Bild: Der Glanz von 1929 – Jean Dujardin und Berenice Bejo in "The Artist".
Wenn große Stars auf einen wichtigen Termin hinfiebern, dann tun sie das
manchmal im buchstäblichen Sinn: Jean Dujardin hat Husten, und es galt für
eine kleine Weile als offiziell ungewiss, ob er am Wochenende zur
Oscar-Verleihung nach Los Angeles reisen kann. So war das neulich auch
schon einmal mit Shah Rukh Khan und der Berlinale. Aber für den großen
männlichen Favoriten für die wichtigste Filmpreisverleihung der Welt wird
sich wohl noch ein Remedium finden lassen.
Jean Dujardin ist der Star in "The Artist", der Hommage an den Stummfilm
von Michel Hazanavicius, die in zahlreichen Kategorien nominiert wurde. Es
wäre eine Überraschung, wenn dieser Film, auf den sich so unterschiedliche
Publikumsgruppen einigen können, am kommenden Sonntag nicht die wichtigsten
Trophäen holen würde: bester Film, beste Regie, bester Hauptdarsteller.

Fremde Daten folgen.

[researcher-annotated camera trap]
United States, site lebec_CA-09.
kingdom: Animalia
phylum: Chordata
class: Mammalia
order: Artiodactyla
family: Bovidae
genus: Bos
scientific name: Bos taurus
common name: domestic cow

Nur der ewige Provokateur Bret Easton Ellis ließ im digitalen Gezwitscher
verlauten, er glaube an eine Auszeichnung für George Clooney, der in "The
Descendants" ausnahmsweise einmal nicht ultracool und superslick auftritt.
## Ironiefreier Glamour
"The Artist" verweist die amerikanische Filmindustrie auch auf ein
Spiegelbild ihrer selbst, in dem sie sich gar nicht mehr wiedererkennen
will. Denn Hazanavicius punktet ungeniert mit einer Überdosis Glamour, die
kaum ein Gran Ironie enthält. Und Glamour, also jener Faktor, den die
großen Studios vor 60 Jahren noch produzierten, als ginge es um eine eigene
Währung, ist schwer in Misskredit geraten.
De facto sind es schon seit vielen Jahren gerade noch die Oscars, die
einmal im Jahr die Stars aus den Krisengebieten einsammeln, in denen sie
sich gerade umtun und neue Adoptivkinder suchen, um sie in teure Kleider zu
stecken und über den roten Teppich zu jagen.
Die Oscars simulieren eine Industrie, die ihr Geld längst vorwiegend in
3-D, Animation und großflächiges Konsumrealitätenrendering steckt, dass
alles noch so läuft wie 1929, als die Oscars zum ersten Mal vergeben
wurden, oder 1974, als mit "Der Clou" ein vergleichbar nostalgisches Thema
wie in diesem Jahr ganz oben stand. Damals war übrigens auch globale
Katerstimmung.
"The Artist" verweist nun aber darauf, dass Hollywood im weltweiten
Kopieren und Umschreiben von Brands und Images längst nicht mehr
amerikanisches Besitztum ist, sondern eben ein zirkulierendes Zeichen, das
der überraschend cinephile Hazanavicius übrigens sehr deutlich in den
Zusammenhang der europäischen Exilanten stellt, die das "goldene Zeitalter"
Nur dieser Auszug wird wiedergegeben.